▶ **Try it**
Restate the records in full, so that each line matches the original exactly.

▶ **Material provided**
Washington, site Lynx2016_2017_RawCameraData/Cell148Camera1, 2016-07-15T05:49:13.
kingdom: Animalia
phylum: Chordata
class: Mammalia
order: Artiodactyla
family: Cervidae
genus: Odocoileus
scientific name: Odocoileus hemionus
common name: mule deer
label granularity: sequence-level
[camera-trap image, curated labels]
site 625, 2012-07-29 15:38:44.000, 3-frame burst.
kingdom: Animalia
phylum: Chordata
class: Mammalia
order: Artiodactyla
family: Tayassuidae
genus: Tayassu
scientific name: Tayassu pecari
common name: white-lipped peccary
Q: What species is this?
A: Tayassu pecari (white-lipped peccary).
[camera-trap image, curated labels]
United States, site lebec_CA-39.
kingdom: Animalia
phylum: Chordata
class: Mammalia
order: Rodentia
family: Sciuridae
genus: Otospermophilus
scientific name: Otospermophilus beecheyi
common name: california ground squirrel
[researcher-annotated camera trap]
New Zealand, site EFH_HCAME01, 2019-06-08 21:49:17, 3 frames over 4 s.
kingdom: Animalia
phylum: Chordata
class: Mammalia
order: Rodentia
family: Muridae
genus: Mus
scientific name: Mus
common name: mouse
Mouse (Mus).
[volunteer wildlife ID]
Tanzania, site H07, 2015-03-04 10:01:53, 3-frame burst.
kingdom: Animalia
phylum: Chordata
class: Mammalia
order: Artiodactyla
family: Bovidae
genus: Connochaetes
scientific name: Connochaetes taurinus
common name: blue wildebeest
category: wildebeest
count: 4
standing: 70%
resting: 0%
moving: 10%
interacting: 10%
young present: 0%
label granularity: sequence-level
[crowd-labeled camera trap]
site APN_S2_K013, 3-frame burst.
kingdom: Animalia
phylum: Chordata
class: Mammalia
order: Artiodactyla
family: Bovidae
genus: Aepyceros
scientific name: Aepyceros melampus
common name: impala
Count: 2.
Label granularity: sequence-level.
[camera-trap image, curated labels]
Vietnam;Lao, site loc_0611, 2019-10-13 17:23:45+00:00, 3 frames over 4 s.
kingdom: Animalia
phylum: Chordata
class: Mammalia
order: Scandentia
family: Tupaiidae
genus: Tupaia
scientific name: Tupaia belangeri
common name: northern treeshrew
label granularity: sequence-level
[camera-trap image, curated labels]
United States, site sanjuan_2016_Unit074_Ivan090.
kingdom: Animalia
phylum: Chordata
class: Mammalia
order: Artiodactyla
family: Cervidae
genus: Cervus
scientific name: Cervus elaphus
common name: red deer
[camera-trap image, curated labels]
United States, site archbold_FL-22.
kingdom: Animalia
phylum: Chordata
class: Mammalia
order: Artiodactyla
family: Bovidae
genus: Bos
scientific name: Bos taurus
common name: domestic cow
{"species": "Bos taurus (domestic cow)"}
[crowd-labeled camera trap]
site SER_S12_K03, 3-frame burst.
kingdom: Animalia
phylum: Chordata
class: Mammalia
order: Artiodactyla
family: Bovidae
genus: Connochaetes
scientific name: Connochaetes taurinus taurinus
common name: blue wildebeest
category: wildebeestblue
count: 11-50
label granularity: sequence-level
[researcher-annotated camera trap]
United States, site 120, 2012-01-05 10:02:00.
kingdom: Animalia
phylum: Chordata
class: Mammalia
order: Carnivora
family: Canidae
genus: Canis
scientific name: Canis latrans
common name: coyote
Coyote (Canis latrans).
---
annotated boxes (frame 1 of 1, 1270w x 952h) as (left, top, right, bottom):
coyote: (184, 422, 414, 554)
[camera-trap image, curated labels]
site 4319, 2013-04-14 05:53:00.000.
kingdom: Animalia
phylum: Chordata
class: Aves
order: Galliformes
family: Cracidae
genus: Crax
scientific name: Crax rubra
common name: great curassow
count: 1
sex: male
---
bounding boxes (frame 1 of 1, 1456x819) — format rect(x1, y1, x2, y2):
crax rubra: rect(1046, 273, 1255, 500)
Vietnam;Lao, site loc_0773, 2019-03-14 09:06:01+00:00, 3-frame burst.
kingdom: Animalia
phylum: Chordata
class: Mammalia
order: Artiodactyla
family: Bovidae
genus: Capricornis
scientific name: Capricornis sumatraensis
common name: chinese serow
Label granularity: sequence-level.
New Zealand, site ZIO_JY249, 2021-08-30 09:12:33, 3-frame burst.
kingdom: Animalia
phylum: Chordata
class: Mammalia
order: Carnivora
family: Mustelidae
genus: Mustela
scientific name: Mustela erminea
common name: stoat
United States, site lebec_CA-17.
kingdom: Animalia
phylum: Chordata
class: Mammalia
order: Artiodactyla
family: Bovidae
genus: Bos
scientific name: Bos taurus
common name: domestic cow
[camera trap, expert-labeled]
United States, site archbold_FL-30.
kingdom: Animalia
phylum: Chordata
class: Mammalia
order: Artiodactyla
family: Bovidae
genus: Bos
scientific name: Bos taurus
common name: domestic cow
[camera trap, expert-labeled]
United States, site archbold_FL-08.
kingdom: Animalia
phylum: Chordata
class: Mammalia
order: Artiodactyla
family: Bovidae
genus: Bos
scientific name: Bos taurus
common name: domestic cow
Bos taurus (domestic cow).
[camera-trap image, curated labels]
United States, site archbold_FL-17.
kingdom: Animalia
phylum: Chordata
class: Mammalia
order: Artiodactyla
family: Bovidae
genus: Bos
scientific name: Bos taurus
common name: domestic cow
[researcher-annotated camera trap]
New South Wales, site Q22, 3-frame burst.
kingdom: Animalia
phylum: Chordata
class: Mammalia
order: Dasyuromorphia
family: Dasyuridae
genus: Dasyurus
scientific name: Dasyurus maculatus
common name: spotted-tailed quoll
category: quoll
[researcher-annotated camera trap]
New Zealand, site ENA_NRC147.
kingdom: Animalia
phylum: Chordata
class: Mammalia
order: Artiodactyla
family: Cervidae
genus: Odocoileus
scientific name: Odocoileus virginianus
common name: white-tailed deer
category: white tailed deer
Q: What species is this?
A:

▶ **Solution**
Washington, site Lynx2016_2017_RawCameraData/Cell148Camera1, 2016-07-15T05:49:13.
kingdom: Animalia
phylum: Chordata
class: Mammalia
order: Artiodactyla
family: Cervidae
genus: Odocoileus
scientific name: Odocoileus hemionus
common name: mule deer
label granularity: sequence-level
[camera-trap image, curated labels]
site 625, 2012-07-29 15:38:44.000, 3-frame burst.
kingdom: Animalia
phylum: Chordata
class: Mammalia
order: Artiodactyla
family: Tayassuidae
genus: Tayassu
scientific name: Tayassu pecari
common name: white-lipped peccary
Q: What species is this?
A: Tayassu pecari (white-lipped peccary).
[camera-trap image, curated labels]
United States, site lebec_CA-39.
kingdom: Animalia
phylum: Chordata
class: Mammalia
order: Rodentia
family: Sciuridae
genus: Otospermophilus
scientific name: Otospermophilus beecheyi
common name: california ground squirrel
[researcher-annotated camera trap]
New Zealand, site EFH_HCAME01, 2019-06-08 21:49:17, 3 frames over 4 s.
kingdom: Animalia
phylum: Chordata
class: Mammalia
order: Rodentia
family: Muridae
genus: Mus
scientific name: Mus
common name: mouse
Mouse (Mus).
[volunteer wildlife ID]
Tanzania, site H07, 2015-03-04 10:01:53, 3-frame burst.
kingdom: Animalia
phylum: Chordata
class: Mammalia
order: Artiodactyla
family: Bovidae
genus: Connochaetes
scientific name: Connochaetes taurinus
common name: blue wildebeest
category: wildebeest
count: 4
standing: 70%
resting: 0%
moving: 10%
interacting: 10%
young present: 0%
label granularity: sequence-level
[crowd-labeled camera trap]
site APN_S2_K013, 3-frame burst.
kingdom: Animalia
phylum: Chordata
class: Mammalia
order: Artiodactyla
family: Bovidae
genus: Aepyceros
scientific name: Aepyceros melampus
common name: impala
Count: 2.
Label granularity: sequence-level.
[camera-trap image, curated labels]
Vietnam;Lao, site loc_0611, 2019-10-13 17:23:45+00:00, 3 frames over 4 s.
kingdom: Animalia
phylum: Chordata
class: Mammalia
order: Scandentia
family: Tupaiidae
genus: Tupaia
scientific name: Tupaia belangeri
common name: northern treeshrew
label granularity: sequence-level
[camera-trap image, curated labels]
United States, site sanjuan_2016_Unit074_Ivan090.
kingdom: Animalia
phylum: Chordata
class: Mammalia
order: Artiodactyla
family: Cervidae
genus: Cervus
scientific name: Cervus elaphus
common name: red deer
[camera-trap image, curated labels]
United States, site archbold_FL-22.
kingdom: Animalia
phylum: Chordata
class: Mammalia
order: Artiodactyla
family: Bovidae
genus: Bos
scientific name: Bos taurus
common name: domestic cow
{"species": "Bos taurus (domestic cow)"}
[crowd-labeled camera trap]
site SER_S12_K03, 3-frame burst.
kingdom: Animalia
phylum: Chordata
class: Mammalia
order: Artiodactyla
family: Bovidae
genus: Connochaetes
scientific name: Connochaetes taurinus taurinus
common name: blue wildebeest
category: wildebeestblue
count: 11-50
label granularity: sequence-level
[researcher-annotated camera trap]
United States, site 120, 2012-01-05 10:02:00.
kingdom: Animalia
phylum: Chordata
class: Mammalia
order: Carnivora
family: Canidae
genus: Canis
scientific name: Canis latrans
common name: coyote
Coyote (Canis latrans).
---
annotated boxes (frame 1 of 1, 1270w x 952h) as (left, top, right, bottom):
coyote: (184, 422, 414, 554)
[camera-trap image, curated labels]
site 4319, 2013-04-14 05:53:00.000.
kingdom: Animalia
phylum: Chordata
class: Aves
order: Galliformes
family: Cracidae
genus: Crax
scientific name: Crax rubra
common name: great curassow
count: 1
sex: male
---
bounding boxes (frame 1 of 1, 1456x819) — format rect(x1, y1, x2, y2):
crax rubra: rect(1046, 273, 1255, 500)
Vietnam;Lao, site loc_0773, 2019-03-14 09:06:01+00:00, 3-frame burst.
kingdom: Animalia
phylum: Chordata
class: Mammalia
order: Artiodactyla
family: Bovidae
genus: Capricornis
scientific name: Capricornis sumatraensis
common name: chinese serow
Label granularity: sequence-level.
New Zealand, site ZIO_JY249, 2021-08-30 09:12:33, 3-frame burst.
kingdom: Animalia
phylum: Chordata
class: Mammalia
order: Carnivora
family: Mustelidae
genus: Mustela
scientific name: Mustela erminea
common name: stoat
United States, site lebec_CA-17.
kingdom: Animalia
phylum: Chordata
class: Mammalia
order: Artiodactyla
family: Bovidae
genus: Bos
scientific name: Bos taurus
common name: domestic cow
[camera trap, expert-labeled]
United States, site archbold_FL-30.
kingdom: Animalia
phylum: Chordata
class: Mammalia
order: Artiodactyla
family: Bovidae
genus: Bos
scientific name: Bos taurus
common name: domestic cow
[camera trap, expert-labeled]
United States, site archbold_FL-08.
kingdom: Animalia
phylum: Chordata
class: Mammalia
order: Artiodactyla
family: Bovidae
genus: Bos
scientific name: Bos taurus
common name: domestic cow
Bos taurus (domestic cow).
[camera-trap image, curated labels]
United States, site archbold_FL-17.
kingdom: Animalia
phylum: Chordata
class: Mammalia
order: Artiodactyla
family: Bovidae
genus: Bos
scientific name: Bos taurus
common name: domestic cow
[researcher-annotated camera trap]
New South Wales, site Q22, 3-frame burst.
kingdom: Animalia
phylum: Chordata
class: Mammalia
order: Dasyuromorphia
family: Dasyuridae
genus: Dasyurus
scientific name: Dasyurus maculatus
common name: spotted-tailed quoll
category: quoll
[researcher-annotated camera trap]
New Zealand, site ENA_NRC147.
kingdom: Animalia
phylum: Chordata
class: Mammalia
order: Artiodactyla
family: Cervidae
genus: Odocoileus
scientific name: Odocoileus virginianus
common name: white-tailed deer
category: white tailed deer
Q: What species is this?
A:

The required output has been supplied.